The invention according to claim 1 is a paper catalyst applied to a reformer for producing hydrogen by performing a steam reforming reaction of a gas containing methane as a main component while being formed into a sheet shape. A catalyst component composed of oxide particles containing nickel metal, a catalyst component, an inorganic binder, a pore regulator, and a heat-resistant fiber are mixed in a predetermined amount of water to form a slurry, and a flocculant is added to the slurry. after generating the floc Te, formed into a sheet by paper making the flock and fired, and a formed Ru multi porous catalyst structure of a heat-resistant fiber obtained by holding the catalyst component in the inorganic binder In addition, the porosity of the porous catalyst structure can be arbitrarily adjusted by mixing the pore adjuster and obtained through firing at a temperature of 1000 ° C. or higher. It is a sign.
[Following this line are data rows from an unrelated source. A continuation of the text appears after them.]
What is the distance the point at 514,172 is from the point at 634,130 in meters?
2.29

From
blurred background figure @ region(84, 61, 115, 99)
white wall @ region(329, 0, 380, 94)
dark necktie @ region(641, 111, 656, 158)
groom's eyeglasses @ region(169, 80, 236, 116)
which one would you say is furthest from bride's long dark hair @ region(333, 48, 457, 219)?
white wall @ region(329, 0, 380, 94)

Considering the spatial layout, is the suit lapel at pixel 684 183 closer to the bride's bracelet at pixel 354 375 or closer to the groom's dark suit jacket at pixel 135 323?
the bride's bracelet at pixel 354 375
The invention according to claim 2 is a method for producing a paper catalyst applied to a reformer for producing hydrogen by performing a steam reforming reaction of a gas containing methane as a main component while being formed into a sheet shape. A slurry generating step of generating a slurry by mixing a catalyst component made of nickel metal or oxide particles containing nickel metal, an inorganic binder, a pore regulator, and a heat-resistant fiber into a predetermined amount of water, and obtained in the slurry generating step A floc generating step for generating flocs by adding a flocculant to the resulting slurry, a sheet forming step for obtaining a sheet-like porous structure by papermaking the flocs obtained in the floc generating step, and the sheet forming step firing the obtained sheet-like porous structure in conjunction with a firing step of obtaining a sheet-shaped porous catalyst structure, this of mixing the pore controlling agent The porous be optionally adjusted porosity of the catalyst structure, and the firing step is characterized in that it is a 1000 ° C. or higher temperature by.

According to the first and second aspects of the invention, since firing is performed at a temperature of 1000 ° C. or higher, hydrogen is efficiently produced while using nickel metal (Ni) or oxide particles containing nickel metal (Ni) as a catalyst component. be able to.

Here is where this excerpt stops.